Thanks, Mario. I actually have Pop!_OS installed as a dual boot OS on the Windows machine. I spent a little bit of time today giving that a shot, but couldn’t get NeuroDebian and/or PTB3 installed due to unmet dependencies. I’m typically a macos user and so it doesn’t take much to feel out of my depth when using linux, and I won’t have the time to wrestle with the installation until after the semester. In the meantime, I’ll wring whatever I can out of the Windows machine and just live with it displaying a subset of the stimuli prior to the Screen Flip.

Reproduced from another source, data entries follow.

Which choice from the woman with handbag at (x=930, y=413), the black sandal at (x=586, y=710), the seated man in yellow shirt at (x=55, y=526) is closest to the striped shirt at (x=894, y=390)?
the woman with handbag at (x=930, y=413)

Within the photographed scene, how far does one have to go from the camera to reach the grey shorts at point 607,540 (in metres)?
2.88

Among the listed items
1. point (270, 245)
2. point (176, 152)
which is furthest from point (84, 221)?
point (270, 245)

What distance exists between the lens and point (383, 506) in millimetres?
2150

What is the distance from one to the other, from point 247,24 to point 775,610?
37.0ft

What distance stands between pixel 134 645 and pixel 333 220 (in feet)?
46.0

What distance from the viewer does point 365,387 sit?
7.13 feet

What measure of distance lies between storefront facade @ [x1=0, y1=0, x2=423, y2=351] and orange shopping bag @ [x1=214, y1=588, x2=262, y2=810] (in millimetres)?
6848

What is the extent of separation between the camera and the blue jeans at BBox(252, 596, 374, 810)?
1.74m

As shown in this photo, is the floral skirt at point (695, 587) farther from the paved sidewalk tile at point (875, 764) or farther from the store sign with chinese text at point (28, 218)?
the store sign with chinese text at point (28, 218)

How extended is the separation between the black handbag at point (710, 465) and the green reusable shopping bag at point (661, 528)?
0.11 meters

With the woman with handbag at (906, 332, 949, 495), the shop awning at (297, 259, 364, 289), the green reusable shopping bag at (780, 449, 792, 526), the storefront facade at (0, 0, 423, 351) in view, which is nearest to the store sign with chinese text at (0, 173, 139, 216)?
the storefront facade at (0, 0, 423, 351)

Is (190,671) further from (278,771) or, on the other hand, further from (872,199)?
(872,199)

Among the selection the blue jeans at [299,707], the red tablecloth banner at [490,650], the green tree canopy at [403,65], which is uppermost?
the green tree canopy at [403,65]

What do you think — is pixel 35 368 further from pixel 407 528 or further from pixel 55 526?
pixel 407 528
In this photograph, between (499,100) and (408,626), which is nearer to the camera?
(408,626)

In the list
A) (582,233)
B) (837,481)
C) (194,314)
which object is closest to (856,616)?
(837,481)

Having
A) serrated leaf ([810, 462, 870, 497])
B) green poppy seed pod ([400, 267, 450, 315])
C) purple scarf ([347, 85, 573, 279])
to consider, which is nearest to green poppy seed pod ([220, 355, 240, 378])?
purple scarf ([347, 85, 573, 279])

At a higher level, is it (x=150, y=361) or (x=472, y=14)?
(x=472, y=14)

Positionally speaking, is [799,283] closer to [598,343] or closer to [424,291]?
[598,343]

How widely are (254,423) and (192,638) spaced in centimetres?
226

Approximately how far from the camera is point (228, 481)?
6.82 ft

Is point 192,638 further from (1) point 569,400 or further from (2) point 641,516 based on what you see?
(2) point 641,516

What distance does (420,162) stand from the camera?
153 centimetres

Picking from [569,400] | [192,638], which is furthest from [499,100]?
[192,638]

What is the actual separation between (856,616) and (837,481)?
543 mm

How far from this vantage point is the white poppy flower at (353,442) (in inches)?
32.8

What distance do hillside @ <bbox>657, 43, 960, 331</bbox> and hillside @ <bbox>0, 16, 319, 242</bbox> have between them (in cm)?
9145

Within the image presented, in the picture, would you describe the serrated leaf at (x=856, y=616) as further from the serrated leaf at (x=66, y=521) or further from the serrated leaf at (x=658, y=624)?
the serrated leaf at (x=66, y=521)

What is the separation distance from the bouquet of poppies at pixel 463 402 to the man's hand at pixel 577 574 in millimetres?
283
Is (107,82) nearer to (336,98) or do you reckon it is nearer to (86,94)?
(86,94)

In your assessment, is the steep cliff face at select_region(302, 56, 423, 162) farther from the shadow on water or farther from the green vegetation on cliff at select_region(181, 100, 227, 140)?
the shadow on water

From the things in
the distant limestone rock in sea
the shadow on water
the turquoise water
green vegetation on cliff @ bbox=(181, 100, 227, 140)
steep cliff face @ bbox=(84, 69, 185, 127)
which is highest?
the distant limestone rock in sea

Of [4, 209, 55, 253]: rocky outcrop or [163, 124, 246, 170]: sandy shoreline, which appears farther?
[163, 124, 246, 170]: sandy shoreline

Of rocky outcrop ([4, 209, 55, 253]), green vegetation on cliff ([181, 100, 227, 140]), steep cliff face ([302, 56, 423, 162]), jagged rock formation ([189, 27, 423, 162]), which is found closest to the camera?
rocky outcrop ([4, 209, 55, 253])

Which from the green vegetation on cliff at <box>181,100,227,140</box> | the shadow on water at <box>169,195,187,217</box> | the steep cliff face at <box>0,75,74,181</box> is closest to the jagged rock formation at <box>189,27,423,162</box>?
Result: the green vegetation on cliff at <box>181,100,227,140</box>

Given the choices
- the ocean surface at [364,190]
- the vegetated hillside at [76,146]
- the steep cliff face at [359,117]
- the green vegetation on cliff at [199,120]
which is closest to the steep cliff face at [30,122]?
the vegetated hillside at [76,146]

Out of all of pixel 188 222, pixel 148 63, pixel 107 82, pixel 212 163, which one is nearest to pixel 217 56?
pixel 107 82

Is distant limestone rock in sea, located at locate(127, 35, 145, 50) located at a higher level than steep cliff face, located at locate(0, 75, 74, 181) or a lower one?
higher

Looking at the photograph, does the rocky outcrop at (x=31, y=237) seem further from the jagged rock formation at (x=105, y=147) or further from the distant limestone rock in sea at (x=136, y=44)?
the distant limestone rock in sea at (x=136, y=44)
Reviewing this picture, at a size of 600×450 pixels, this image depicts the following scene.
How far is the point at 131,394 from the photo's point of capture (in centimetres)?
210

Pop!_OS is not officially supported or tested by us or NeuroDebian, but I thought i read that as a Ubuntu derivative, it does allow access to standard Ubuntu repos? If so, you could probably sudo apt install octave-psychtoolbox-3 to get the octave version of PTB from the standard Ubuntu repos, although a rather outdated 3.0.16 version, and then use DownloadPsychtoolbox as usual to get the latest PTB from us? Installing a PTB from the repository should probably provide most required dependencies for most bread and butter stuff, at least if this is Pop os 20.04. Our setup routine also prints some list of required dependencies for manual install in case something fails.

It would be interesting to know what those dependencies were if you still have that info?

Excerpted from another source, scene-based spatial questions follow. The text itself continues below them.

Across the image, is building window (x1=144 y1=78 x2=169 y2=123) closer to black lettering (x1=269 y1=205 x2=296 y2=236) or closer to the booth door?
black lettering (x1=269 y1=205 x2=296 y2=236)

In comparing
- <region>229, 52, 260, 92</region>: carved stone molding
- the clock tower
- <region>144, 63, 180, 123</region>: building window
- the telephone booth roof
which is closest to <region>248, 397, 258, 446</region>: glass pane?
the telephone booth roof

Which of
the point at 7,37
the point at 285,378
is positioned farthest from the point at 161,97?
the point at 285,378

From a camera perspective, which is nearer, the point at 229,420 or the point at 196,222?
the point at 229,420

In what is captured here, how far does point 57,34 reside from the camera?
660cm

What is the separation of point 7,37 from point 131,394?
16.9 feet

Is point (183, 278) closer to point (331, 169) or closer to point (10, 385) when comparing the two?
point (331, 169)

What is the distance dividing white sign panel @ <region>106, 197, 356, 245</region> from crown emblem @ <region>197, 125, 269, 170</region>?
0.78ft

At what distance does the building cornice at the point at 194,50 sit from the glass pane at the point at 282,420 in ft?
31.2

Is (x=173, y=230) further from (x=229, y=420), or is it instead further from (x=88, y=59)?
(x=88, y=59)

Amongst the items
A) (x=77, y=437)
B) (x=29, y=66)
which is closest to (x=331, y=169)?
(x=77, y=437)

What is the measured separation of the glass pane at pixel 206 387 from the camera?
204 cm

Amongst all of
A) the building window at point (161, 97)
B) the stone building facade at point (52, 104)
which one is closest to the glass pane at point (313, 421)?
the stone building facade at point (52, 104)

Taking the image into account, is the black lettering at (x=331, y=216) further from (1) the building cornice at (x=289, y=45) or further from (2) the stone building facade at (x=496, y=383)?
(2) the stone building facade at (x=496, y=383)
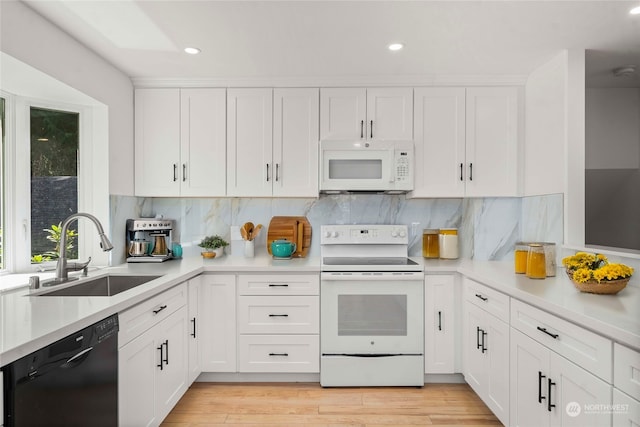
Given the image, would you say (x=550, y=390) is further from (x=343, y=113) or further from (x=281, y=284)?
(x=343, y=113)

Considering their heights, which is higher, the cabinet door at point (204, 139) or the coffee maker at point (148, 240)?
the cabinet door at point (204, 139)

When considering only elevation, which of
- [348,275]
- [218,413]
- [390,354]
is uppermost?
[348,275]

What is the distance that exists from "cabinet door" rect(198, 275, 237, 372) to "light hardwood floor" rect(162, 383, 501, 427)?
0.18 metres

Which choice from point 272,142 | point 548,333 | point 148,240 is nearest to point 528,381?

Rather than troubleshoot the older version of POP_OS, I did a clean install of Ubuntu 20.04 and PTB3-matlab from NeuroDebian and everything is working great! The issue with the stimuli occasionally appearing one frame too early was definitely Windows related. Running PTB3 from Ubuntu on the same hardware gives me the timing I expect. That is, using the code I included earlier in this thread, the new stimulus is displayed every 10th frame without fail. I ran a test of 1680 trials and found that the stimulus was displayed at the expected time in 100% of the trials.

For what it’s worth, the unmet dependency error was referring to ‘neurodebian-popularity-contest’, but I believe the heart of the issue was that POP_OS changed the location of their repositories and so calls to retrieve other packages were failing.